— WHAT THIS TASK INVOLVES —
Put every line of the records below into a numbered list, one item per line, and leave out the blank lines.

— TASK MATERIAL —

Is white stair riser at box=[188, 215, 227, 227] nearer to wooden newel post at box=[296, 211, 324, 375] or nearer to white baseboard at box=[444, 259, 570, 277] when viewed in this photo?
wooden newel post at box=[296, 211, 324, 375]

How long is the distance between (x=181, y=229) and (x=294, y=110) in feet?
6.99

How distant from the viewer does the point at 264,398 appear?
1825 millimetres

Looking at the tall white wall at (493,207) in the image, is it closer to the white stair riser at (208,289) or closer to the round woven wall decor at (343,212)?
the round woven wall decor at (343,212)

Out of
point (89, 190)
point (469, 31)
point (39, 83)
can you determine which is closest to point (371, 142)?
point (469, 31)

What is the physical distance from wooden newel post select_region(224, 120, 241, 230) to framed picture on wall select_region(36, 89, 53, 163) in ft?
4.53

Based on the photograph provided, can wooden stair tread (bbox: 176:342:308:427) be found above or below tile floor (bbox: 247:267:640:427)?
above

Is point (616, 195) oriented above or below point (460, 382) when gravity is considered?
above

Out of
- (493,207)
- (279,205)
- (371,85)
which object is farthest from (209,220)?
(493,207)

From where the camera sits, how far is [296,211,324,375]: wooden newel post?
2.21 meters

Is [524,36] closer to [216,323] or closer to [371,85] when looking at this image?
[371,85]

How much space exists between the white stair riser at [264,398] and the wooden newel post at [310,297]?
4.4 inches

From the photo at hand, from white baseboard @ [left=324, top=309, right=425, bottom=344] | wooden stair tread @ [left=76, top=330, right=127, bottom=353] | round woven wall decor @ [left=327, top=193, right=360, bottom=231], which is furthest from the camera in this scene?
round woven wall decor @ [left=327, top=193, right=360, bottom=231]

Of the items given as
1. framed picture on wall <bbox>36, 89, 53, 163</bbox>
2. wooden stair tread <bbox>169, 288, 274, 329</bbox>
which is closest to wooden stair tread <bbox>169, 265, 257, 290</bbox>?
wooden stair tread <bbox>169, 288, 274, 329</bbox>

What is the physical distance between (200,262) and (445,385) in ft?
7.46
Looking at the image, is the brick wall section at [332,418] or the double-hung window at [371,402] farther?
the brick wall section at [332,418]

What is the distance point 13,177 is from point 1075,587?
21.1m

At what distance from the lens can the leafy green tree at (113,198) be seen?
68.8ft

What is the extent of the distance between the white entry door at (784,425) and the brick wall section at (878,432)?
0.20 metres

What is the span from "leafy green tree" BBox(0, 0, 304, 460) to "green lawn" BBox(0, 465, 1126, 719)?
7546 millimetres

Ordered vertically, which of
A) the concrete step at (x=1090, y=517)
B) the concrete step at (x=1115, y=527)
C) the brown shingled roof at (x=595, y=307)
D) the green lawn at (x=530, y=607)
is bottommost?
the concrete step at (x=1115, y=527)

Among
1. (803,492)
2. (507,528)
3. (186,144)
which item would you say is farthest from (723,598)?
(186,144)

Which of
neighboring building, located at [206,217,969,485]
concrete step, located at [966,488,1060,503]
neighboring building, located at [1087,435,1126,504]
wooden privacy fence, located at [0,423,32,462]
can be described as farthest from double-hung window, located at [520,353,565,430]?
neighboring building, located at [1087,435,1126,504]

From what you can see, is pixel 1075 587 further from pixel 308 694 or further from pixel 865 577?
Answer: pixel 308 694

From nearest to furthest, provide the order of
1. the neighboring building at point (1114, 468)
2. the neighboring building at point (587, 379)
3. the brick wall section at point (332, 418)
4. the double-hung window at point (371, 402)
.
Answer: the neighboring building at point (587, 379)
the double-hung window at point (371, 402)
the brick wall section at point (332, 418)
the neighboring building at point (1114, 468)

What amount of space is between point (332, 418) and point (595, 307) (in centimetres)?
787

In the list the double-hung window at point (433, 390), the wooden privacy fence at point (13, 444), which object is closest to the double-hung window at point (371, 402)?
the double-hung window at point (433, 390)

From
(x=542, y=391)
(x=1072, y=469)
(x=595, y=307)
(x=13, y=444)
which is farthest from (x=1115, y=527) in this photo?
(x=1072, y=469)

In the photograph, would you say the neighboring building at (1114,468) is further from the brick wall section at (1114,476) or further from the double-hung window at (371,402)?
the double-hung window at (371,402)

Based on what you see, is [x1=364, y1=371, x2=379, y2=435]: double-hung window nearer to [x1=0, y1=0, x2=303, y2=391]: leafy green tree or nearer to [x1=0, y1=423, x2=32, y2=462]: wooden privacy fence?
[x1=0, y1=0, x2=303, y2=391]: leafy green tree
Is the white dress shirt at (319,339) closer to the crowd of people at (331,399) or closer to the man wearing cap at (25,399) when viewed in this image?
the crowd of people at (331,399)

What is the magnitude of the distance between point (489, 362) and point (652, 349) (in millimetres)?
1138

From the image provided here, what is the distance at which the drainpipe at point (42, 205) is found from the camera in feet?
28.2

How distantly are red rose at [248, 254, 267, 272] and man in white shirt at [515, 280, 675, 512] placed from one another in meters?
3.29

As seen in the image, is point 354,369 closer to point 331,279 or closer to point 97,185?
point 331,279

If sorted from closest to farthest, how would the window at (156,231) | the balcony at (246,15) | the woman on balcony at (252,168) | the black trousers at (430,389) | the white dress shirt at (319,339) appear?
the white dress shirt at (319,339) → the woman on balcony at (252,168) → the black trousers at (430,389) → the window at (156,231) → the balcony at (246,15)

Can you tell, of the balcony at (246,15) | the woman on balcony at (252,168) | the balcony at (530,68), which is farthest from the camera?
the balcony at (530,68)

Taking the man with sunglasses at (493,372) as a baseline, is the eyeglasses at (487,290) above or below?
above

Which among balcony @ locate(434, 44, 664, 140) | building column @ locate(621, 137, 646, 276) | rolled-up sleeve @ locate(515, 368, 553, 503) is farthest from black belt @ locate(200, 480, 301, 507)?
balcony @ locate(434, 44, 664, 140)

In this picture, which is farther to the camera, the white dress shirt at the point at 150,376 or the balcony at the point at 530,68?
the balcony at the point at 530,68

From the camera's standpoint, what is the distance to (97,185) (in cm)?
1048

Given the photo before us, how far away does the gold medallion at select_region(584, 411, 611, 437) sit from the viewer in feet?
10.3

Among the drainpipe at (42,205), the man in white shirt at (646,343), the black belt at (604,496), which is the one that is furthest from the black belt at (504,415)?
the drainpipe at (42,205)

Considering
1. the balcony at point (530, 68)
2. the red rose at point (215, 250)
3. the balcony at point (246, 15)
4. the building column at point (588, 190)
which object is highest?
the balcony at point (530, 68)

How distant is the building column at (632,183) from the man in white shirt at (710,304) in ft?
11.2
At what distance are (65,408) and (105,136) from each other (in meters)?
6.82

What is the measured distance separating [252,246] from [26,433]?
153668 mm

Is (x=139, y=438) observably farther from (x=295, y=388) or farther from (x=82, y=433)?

— SOLUTION BELOW —
1. Is white stair riser at box=[188, 215, 227, 227] nearer to wooden newel post at box=[296, 211, 324, 375] or nearer to white baseboard at box=[444, 259, 570, 277] when viewed in this photo?
2. wooden newel post at box=[296, 211, 324, 375]
3. How long is the distance between (x=181, y=229) and (x=294, y=110) in feet?
4. 6.99
5. How distant from the viewer does the point at 264,398 appear?
6. 1825 millimetres
7. Looking at the tall white wall at (493,207) in the image, is it closer to the white stair riser at (208,289) or closer to the round woven wall decor at (343,212)?
8. the round woven wall decor at (343,212)
9. Out of
10. point (89, 190)
11. point (469, 31)
12. point (39, 83)
13. can you determine which is closest to point (371, 142)?
14. point (469, 31)
15. What is the physical distance from wooden newel post select_region(224, 120, 241, 230) to framed picture on wall select_region(36, 89, 53, 163) in ft?
16. 4.53
17. Based on the photograph provided, can wooden stair tread (bbox: 176:342:308:427) be found above or below tile floor (bbox: 247:267:640:427)?
18. above
19. Is point (616, 195) oriented above or below point (460, 382) when gravity is considered?
20. above
21. Out of
22. - (493,207)
23. - (279,205)
24. - (371,85)
25. which object is farthest from (209,220)?
26. (493,207)
27. From where the camera sits, how far is [296,211,324,375]: wooden newel post?
28. 2.21 meters
29. Is [524,36] closer to [216,323] or closer to [371,85] when looking at this image?
30. [371,85]
31. How much space exists between the white stair riser at [264,398] and the wooden newel post at [310,297]?
32. 4.4 inches
33. From the photo at hand, from white baseboard @ [left=324, top=309, right=425, bottom=344] | wooden stair tread @ [left=76, top=330, right=127, bottom=353] | round woven wall decor @ [left=327, top=193, right=360, bottom=231], which is furthest from the camera in this scene?
34. round woven wall decor @ [left=327, top=193, right=360, bottom=231]
35. Of the items given as
36. 1. framed picture on wall <bbox>36, 89, 53, 163</bbox>
37. 2. wooden stair tread <bbox>169, 288, 274, 329</bbox>
38. which is closest to wooden stair tread <bbox>169, 265, 257, 290</bbox>?
39. wooden stair tread <bbox>169, 288, 274, 329</bbox>
40. What is the physical distance between (200,262) and (445,385) in ft?
41. 7.46
42. Looking at the image, is the brick wall section at [332,418] or the double-hung window at [371,402] farther?
43. the brick wall section at [332,418]
44. What is the distance point 13,177 is from point 1075,587?
45. 21.1m
46. At what distance from the lens can the leafy green tree at (113,198) be seen?
47. 68.8ft
48. What is the extent of the distance between the white entry door at (784,425) and the brick wall section at (878,432)?
49. 0.20 metres
50. What is the span from "leafy green tree" BBox(0, 0, 304, 460) to "green lawn" BBox(0, 465, 1126, 719)?
51. 7546 millimetres
52. Ordered vertically, which of
53. A) the concrete step at (x=1090, y=517)
54. B) the concrete step at (x=1115, y=527)
55. C) the brown shingled roof at (x=595, y=307)
56. D) the green lawn at (x=530, y=607)
57. is bottommost?
58. the concrete step at (x=1115, y=527)
59. Among
60. 1. (803,492)
61. 2. (507,528)
62. 3. (186,144)
63. which item would you say is farthest from (723,598)?
64. (186,144)
65. Which of
66. neighboring building, located at [206,217,969,485]
67. concrete step, located at [966,488,1060,503]
68. neighboring building, located at [1087,435,1126,504]
69. wooden privacy fence, located at [0,423,32,462]
70. can be described as farthest from double-hung window, located at [520,353,565,430]?
71. neighboring building, located at [1087,435,1126,504]
72. From what you can see, is pixel 1075 587 further from pixel 308 694 or further from pixel 865 577?
73. Answer: pixel 308 694
74. From nearest to furthest, provide the order of
75. 1. the neighboring building at point (1114, 468)
76. 2. the neighboring building at point (587, 379)
77. 3. the brick wall section at point (332, 418)
78. 4. the double-hung window at point (371, 402)
79. .
80. Answer: the neighboring building at point (587, 379)
81. the double-hung window at point (371, 402)
82. the brick wall section at point (332, 418)
83. the neighboring building at point (1114, 468)
84. What amount of space is between point (332, 418) and point (595, 307) (in centimetres)?
85. 787
86. In the list the double-hung window at point (433, 390), the wooden privacy fence at point (13, 444), which object is closest to the double-hung window at point (371, 402)?
87. the double-hung window at point (433, 390)
88. From
89. (x=542, y=391)
90. (x=1072, y=469)
91. (x=595, y=307)
92. (x=13, y=444)
93. which is farthest from (x=1115, y=527) in this photo?
94. (x=1072, y=469)
95. In the photograph, would you say the neighboring building at (1114,468) is further from the brick wall section at (1114,476) or further from the double-hung window at (371,402)?
96. the double-hung window at (371,402)
97. Based on what you see, is [x1=364, y1=371, x2=379, y2=435]: double-hung window nearer to [x1=0, y1=0, x2=303, y2=391]: leafy green tree or nearer to [x1=0, y1=423, x2=32, y2=462]: wooden privacy fence?
98. [x1=0, y1=0, x2=303, y2=391]: leafy green tree
99. Is the white dress shirt at (319,339) closer to the crowd of people at (331,399) or closer to the man wearing cap at (25,399) when viewed in this image?
100. the crowd of people at (331,399)
101. What is the magnitude of the distance between point (489, 362) and point (652, 349) (in millimetres)?
102. 1138
103. From the image provided here, what is the distance at which the drainpipe at point (42, 205) is found from the camera in feet?
104. 28.2
105. How distantly are red rose at [248, 254, 267, 272] and man in white shirt at [515, 280, 675, 512] placed from one another in meters?
106. 3.29
107. As seen in the image, is point 354,369 closer to point 331,279 or closer to point 97,185?
108. point 331,279
109. If sorted from closest to farthest, how would the window at (156,231) | the balcony at (246,15) | the woman on balcony at (252,168) | the black trousers at (430,389) | the white dress shirt at (319,339) appear?
110. the white dress shirt at (319,339) → the woman on balcony at (252,168) → the black trousers at (430,389) → the window at (156,231) → the balcony at (246,15)
111. Can you tell, of the balcony at (246,15) | the woman on balcony at (252,168) | the balcony at (530,68), which is farthest from the camera?
112. the balcony at (530,68)
113. Taking the man with sunglasses at (493,372) as a baseline, is the eyeglasses at (487,290) above or below?
114. above
115. Which among balcony @ locate(434, 44, 664, 140) | building column @ locate(621, 137, 646, 276) | rolled-up sleeve @ locate(515, 368, 553, 503) is farthest from black belt @ locate(200, 480, 301, 507)?
116. balcony @ locate(434, 44, 664, 140)
117. In this picture, which is farther to the camera, the white dress shirt at the point at 150,376 or the balcony at the point at 530,68?
118. the balcony at the point at 530,68
119. From the camera's standpoint, what is the distance to (97,185) (in cm)?
120. 1048
121. Given the photo before us, how far away does the gold medallion at select_region(584, 411, 611, 437) sit from the viewer in feet?
122. 10.3
123. Among the drainpipe at (42,205), the man in white shirt at (646,343), the black belt at (604,496), which is the one that is furthest from the black belt at (504,415)?
124. the drainpipe at (42,205)
125. Considering
126. 1. the balcony at point (530, 68)
127. 2. the red rose at point (215, 250)
128. 3. the balcony at point (246, 15)
129. 4. the building column at point (588, 190)
130. which object is highest?
131. the balcony at point (530, 68)
132. How distant is the building column at (632,183) from the man in white shirt at (710,304) in ft?
133. 11.2
134. At what distance are (65,408) and (105,136) from each other (in meters)?
135. 6.82
136. What is the measured distance separating [252,246] from [26,433]?
137. 153668 mm
138. Is (x=139, y=438) observably farther from (x=295, y=388) or farther from (x=82, y=433)?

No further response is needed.